##### ESTRATTO DEL TESTO #####
Finalmente Obama ha condannato la repressione dei manifestanti iraniani. E poi?
Barack Obama rende omaggio al «coraggio delle donne iraniane», tradisce un attimo di commozione parlando del video sull’uccisione della giovane Neda e avverte il governo di Teheran: «Se volete il rispetto della comunità internazionale, dovete prima dimostrare di rispettare il vostro popolo». La conferenza stampa del Presidente degli Stati Uniti alla Casa Bianca è mirata a recapitare messaggi espliciti alla Repubblica Islamica, ai manifestanti e anche al pubblico americano.
Nei confronti di chi guida la repressione a Teheran, Obama indurisce ancora i toni rispetto al comunicato di sabato, nel quale aveva chiesto lo «stop alle violenze»: «Gli Stati Uniti e la comunità internazionale provano choc e indignazione per le minacce, le percosse e le detenzioni». La frase serve ad attestare che la richiesta di fermare le violenze non è stata esaudita. È per questo che i giornalisti gli chiedono «quali saranno le conseguenze per Teheran». Obama non lo dice, «perché non è ancora chiaro quale sarà l’esito» della crisi, ma, tradendo la formazione da giurista di Harvard, ribadisce quali sono i «diritti universali» che il regime degli ayatollah sta violando: «Il diritto di libertà di riunione e il diritto di libertà di parola». Potrebbe essere il terreno scelto dalla comunità internazionale per isolare Ali Khamenei e Mahmud Ahmadinejad, se autorizzassero una repressione stile Tienanmen. «Se il governo iraniano vuole il rispetto della comunità internazionale, deve rispettare i diritti della sua gente». Sono messaggi che il team dei consiglieri, guidato da David Axelrod e Rah Emanuel, ha confezionato per far comprendere a Teheran che la repressione violenta che incombe potrebbe avere un prezzo molto alto.
##### DATI FORNITI #####
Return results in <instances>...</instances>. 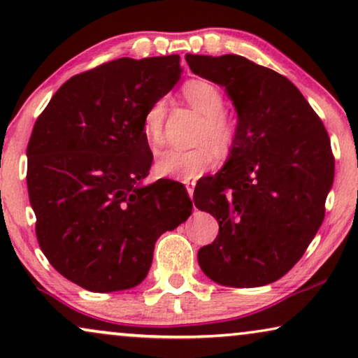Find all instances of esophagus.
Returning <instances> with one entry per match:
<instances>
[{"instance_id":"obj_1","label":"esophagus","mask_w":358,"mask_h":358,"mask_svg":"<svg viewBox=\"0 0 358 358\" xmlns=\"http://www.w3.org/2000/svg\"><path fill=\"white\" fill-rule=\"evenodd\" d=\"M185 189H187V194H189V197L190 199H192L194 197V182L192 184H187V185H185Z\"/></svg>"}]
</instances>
#####
- COMPITO 1: Elenca tutte le persone chiamate per nome nell'estratto su Obama e l'Iran.
- COMPITO 2:
Secondo l'estratto su Obama e l'Iran, le seguenti affermazioni sono vere? Rispondi sì o no a ciascuna e cita le parole del testo che lo stabiliscono.
(a) Nel comunicato di sabato Obama aveva chiesto di fermare le violenze.
(b) Obama spiega ai giornalisti quali saranno le conseguenze per Teheran.
(c) La conferenza stampa si tiene alla Casa Bianca.

- RISPOSTA COMPLETA 1:
- Barack Obama
- Neda
- Ali Khamenei
- Mahmud Ahmadinejad
- David Axelrod
- Rah Emanuel

- RISPOSTA COMPLETA 2:
(a) Sì: "nel quale aveva chiesto lo «stop alle violenze»".
(b) No: "Obama non lo dice".
(c) Sì: "La conferenza stampa del Presidente degli Stati Uniti alla Casa Bianca".